Cataloging Dave’s journey toward closure, A Peloton of One begins with Dave recounting his experiences of betrayal and depression after being sexually abused as a young altar boy. Connecting with fellow survivors, politicians, and activists, Dave leaves the Windy City and strikes out on the road in prospects of raising awareness for those who have survived CSA. Throughout Dave’s journey, the film highlights fellow survivors and their experiences, while identifying major problems with current legislation in many states, regarding CSA.
Traveling through climbing skyscrapers and beautiful countryside, Dave continues to inspire – and be inspired – by the connections made through his two-week and nearly three-hundred-mile journey. Overcoming physical and mental barriers, Dave makes stops in Indianapolis, Pennsylvania, and finally in New York while hoping to truly build a community or “peloton” of support for those affected by CSA.
“…Dave leaves the Windy City and strikes out…raising awareness for those who have survived CSA.”
The film does an excellent job blending Dave’s personal journey and giving voice to family members and survivors of CSA. While some documentaries would simply document the issue at hand and show its progress throughout the film, A Peloton of One takes steps to show the viewer how they can support the cause and influence legislation within their state.
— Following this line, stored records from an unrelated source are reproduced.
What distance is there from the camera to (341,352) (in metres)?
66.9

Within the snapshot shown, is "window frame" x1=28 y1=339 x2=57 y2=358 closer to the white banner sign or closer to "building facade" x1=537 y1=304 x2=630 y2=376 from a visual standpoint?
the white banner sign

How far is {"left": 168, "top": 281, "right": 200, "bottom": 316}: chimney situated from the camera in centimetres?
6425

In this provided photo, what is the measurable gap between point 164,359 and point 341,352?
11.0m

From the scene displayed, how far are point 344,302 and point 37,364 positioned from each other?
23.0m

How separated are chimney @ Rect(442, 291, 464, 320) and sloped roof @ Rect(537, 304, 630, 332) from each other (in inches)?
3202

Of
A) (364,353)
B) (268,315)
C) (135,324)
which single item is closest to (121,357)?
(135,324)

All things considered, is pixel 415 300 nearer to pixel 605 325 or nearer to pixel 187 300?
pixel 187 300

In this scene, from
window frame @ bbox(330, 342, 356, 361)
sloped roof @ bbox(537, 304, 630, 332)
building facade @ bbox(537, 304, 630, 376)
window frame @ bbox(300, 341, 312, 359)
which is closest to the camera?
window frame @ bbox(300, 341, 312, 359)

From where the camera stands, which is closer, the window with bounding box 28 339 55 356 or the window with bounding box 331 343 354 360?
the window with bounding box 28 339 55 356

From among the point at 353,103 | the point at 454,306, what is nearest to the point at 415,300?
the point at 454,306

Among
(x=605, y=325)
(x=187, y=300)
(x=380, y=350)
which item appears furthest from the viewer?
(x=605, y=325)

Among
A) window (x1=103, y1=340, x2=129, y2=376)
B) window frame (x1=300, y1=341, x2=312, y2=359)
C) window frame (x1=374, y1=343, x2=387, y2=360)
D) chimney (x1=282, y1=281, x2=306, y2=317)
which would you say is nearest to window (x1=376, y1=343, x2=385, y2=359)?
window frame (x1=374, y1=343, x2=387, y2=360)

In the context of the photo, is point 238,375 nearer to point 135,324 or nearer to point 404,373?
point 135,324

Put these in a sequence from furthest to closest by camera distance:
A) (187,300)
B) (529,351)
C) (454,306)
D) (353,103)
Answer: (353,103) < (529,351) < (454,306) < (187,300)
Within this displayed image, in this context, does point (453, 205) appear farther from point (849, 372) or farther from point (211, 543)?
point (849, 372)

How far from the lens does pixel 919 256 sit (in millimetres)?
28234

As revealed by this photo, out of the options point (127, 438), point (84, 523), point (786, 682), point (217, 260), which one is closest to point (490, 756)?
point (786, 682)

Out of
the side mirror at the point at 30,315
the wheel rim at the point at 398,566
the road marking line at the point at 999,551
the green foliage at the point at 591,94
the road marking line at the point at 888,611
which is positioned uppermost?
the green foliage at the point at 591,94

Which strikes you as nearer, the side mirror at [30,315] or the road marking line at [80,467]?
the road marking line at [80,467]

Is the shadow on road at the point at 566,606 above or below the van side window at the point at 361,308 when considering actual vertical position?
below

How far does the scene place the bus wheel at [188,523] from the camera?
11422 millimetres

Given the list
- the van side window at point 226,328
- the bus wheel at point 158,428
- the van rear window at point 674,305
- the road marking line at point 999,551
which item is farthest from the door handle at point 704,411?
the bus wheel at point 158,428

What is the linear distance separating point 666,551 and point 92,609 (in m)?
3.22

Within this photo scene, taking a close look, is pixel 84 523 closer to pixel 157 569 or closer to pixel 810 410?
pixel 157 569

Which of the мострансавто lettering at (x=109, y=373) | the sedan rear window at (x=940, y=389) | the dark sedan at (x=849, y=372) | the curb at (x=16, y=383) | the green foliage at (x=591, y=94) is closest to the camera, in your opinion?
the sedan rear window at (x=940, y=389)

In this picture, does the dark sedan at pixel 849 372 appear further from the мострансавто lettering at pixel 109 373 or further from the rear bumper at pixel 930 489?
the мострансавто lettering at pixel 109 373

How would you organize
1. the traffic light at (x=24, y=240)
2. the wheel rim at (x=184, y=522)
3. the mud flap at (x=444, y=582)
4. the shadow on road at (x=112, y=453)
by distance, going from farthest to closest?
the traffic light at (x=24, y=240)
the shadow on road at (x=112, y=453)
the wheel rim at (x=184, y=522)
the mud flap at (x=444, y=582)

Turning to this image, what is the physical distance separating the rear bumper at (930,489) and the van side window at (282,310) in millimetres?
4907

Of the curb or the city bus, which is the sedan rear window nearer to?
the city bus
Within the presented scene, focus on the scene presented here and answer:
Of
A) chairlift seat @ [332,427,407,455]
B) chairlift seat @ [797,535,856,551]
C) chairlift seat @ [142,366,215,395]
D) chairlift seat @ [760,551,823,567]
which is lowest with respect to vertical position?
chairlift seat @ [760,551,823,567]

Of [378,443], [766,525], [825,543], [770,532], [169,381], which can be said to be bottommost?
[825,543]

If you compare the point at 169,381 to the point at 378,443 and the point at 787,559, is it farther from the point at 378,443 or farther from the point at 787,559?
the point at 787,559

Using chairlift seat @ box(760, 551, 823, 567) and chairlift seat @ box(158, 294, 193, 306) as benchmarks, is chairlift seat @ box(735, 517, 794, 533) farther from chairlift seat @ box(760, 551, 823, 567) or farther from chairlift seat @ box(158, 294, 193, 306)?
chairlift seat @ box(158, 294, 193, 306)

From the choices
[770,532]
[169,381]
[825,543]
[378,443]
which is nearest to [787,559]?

Bernardo and Mallorca each show a true passion for the subject matter in their direction. They balance Dave’s story, the experiences of his community, and highlight how people can make a difference in the lives of those affected by CSA.
Watching A Peloton of One, I could not help but feel inspired. I believe inspiration is ultimately the goal of documentaries like this film, not just by Dave or the story of each survivor, but by how their stories were told throughout the film. The production team did an excellent job creating a documentary about the destruction of innocence and how those affected by CSA can build a life that is not defined by their abuse.
Beyond providing a more than relevant message, A Peloton of One delivers a compelling story of perseverance and community coming together to bring an end to CSA. I highly recommend this film to fans of activist documentaries, or even exposé films such as Spotlight.